_ASSIGNMENT 1_
In the article on the isotope shortage, why was the Chalk River reactor shut down in mid-May?
_ASSIGNMENT 2_
List every person named in the article on the isotope shortage.
_ASSIGNMENT 3_
Repeat word for word the part of the article on the isotope shortage that begins at the words "The reactor in" and stops after the words "and heart disease.".

_TEXT FOR ANALYSIS_
※
Ottawa hospitals struggle through isotope shortage
Last Updated: Monday, June 1, 2009 | 12:09 PM ET
CBC News
Medical officials in Ottawa say that they're being careful with their use of medical isotopes because of a shortage as two of the world's nuclear reactors are shut down for maintenance.
The reactor in Chalk River, Ont., about 180 kilometres northwest of Ottawa, was shut down in mid-May because of a small leak of the heavy water used in the nuclear reaction process.
And next week, a reactor in South Africa will also be shut down for maintenance, leaving only one reactor in the Netherlands to fuel the world's supply of medical isotopes.
Medical isotopes are used in diagnostic imaging to detect diseases such as cancer and heart disease.
The Chalk River reactor produces one-third of the world's radioactive materials.
Alan Thibeau, manager of nuclear medicine at the Ottawa Hospital, said hospital staff have been working hard to ration the isotopes they do have.
"Up to now, we have slightly reduced the total amount of radioactivity that we're injecting in each of our patients to conserve radioactivity," he said.
Waiting period 'very difficult'
Thibeau said he had almost cancelled 70 per cent of his diagnostic tests because of the shortage, but got a last-minute call from his suppliers to say they had found more isotopes to get him through the next few days.
"We have no way of really knowing what the next two or three weeks will mean for us, since I'm only given information about our supplies at the end of a week for the upcoming week," said Thibeau.
Francoise Turcotte, director of nuclear medicine at the Gatineau hospital, said she's had to cancel bone and cardiac tests for the next two weeks.
Patients whose cancer has already been diagnosed won't be affected by this shortage yet, she said, but people who still don't know if they have cancer will have to wait.
Ottawa-area cancer survivor Dianne Hartling said that for many, that period of uncertainty is the most difficult.
"That waiting period of not knowing is very difficult for patients. Your cancer is not going to wait. It's going to continue spreading and you want to treat it as soon as possible," said Hartling, who helps run a support network for women with breast cancer.
※
_RECORDED DATA_
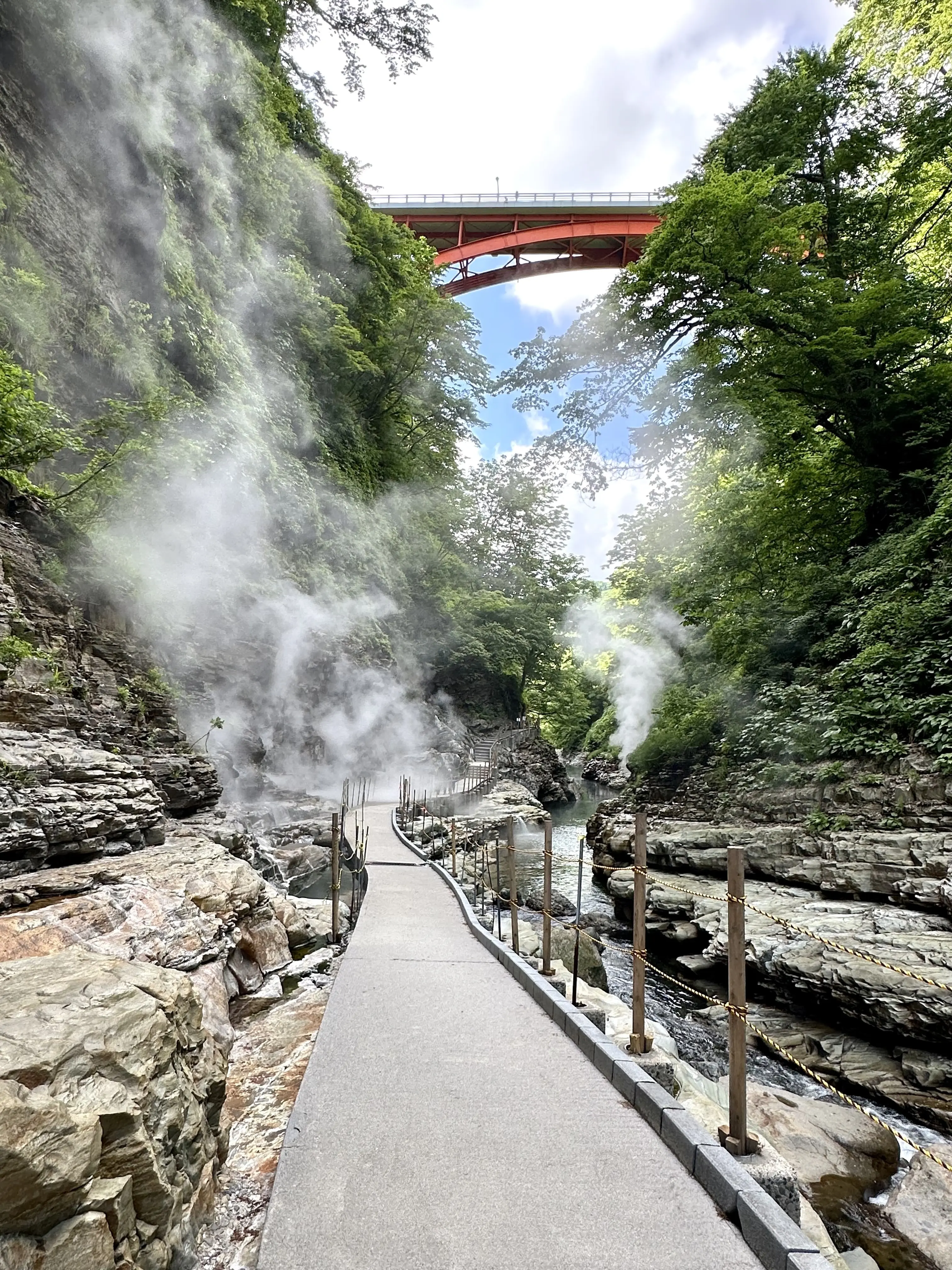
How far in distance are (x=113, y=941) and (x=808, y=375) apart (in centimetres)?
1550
※
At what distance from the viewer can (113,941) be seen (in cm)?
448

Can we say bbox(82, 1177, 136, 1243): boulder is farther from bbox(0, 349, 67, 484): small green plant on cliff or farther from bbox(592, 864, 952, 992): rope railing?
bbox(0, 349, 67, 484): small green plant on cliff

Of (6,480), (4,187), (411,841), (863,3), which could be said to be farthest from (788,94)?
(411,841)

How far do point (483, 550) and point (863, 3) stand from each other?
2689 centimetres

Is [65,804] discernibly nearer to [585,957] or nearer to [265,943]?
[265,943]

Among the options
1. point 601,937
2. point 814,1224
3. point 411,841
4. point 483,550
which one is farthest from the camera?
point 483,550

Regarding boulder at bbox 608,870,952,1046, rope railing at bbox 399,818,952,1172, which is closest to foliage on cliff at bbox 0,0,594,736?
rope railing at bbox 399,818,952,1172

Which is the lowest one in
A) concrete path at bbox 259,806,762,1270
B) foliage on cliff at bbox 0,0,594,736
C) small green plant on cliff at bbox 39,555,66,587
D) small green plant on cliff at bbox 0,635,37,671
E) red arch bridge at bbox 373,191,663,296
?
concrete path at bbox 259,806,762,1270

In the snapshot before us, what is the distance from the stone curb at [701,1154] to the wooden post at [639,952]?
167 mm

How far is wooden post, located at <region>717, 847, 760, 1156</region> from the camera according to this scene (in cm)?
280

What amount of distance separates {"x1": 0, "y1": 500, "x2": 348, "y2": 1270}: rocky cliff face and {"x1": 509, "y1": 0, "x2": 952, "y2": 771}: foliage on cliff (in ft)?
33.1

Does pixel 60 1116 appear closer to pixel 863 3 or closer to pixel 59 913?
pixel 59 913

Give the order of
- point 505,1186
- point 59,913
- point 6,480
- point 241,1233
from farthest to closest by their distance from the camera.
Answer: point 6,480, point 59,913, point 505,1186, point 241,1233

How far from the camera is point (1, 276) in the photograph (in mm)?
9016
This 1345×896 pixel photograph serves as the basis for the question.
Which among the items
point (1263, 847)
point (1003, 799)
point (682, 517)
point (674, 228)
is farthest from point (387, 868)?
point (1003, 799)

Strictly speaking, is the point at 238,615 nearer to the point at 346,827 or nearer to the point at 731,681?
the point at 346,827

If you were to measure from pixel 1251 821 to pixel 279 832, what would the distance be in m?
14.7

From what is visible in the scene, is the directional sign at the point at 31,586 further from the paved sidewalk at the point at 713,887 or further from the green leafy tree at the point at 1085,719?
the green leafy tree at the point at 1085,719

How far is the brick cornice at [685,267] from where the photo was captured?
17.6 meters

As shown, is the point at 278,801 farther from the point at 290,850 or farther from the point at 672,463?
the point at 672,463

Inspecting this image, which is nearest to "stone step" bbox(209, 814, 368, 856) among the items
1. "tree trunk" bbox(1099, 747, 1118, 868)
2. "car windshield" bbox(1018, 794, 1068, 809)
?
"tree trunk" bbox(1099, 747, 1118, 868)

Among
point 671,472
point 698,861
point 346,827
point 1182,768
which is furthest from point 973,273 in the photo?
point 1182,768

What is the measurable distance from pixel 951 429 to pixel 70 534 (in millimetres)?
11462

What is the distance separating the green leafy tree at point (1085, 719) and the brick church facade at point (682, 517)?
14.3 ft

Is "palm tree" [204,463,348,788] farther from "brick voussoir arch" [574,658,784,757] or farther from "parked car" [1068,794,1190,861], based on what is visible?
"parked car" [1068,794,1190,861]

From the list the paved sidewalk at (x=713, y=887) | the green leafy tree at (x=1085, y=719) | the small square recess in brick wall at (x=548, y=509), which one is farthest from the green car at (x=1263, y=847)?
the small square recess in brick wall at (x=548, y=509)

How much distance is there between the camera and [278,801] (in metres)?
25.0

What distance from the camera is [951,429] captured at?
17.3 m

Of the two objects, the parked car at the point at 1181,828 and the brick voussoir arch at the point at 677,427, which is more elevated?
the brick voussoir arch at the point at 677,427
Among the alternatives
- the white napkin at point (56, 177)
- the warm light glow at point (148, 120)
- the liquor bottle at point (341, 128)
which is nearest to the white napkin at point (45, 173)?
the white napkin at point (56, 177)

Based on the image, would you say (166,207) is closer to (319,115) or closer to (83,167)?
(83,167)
※
_WRITTEN REPLY 1_
It was shut down because of a small leak of the heavy water used in the nuclear reaction process.

_WRITTEN REPLY 2_
Alan Thibeau, Francoise Turcotte, Dianne Hartling

_WRITTEN REPLY 3_
The reactor in Chalk River, Ont., about 180 kilometres northwest of Ottawa, was shut down in mid-May because of a small leak of the heavy water used in the nuclear reaction process.
And next week, a reactor in South Africa will also be shut down for maintenance, leaving only one reactor in the Netherlands to fuel the world's supply of medical isotopes.
Medical isotopes are used in diagnostic imaging to detect diseases such as cancer and heart disease.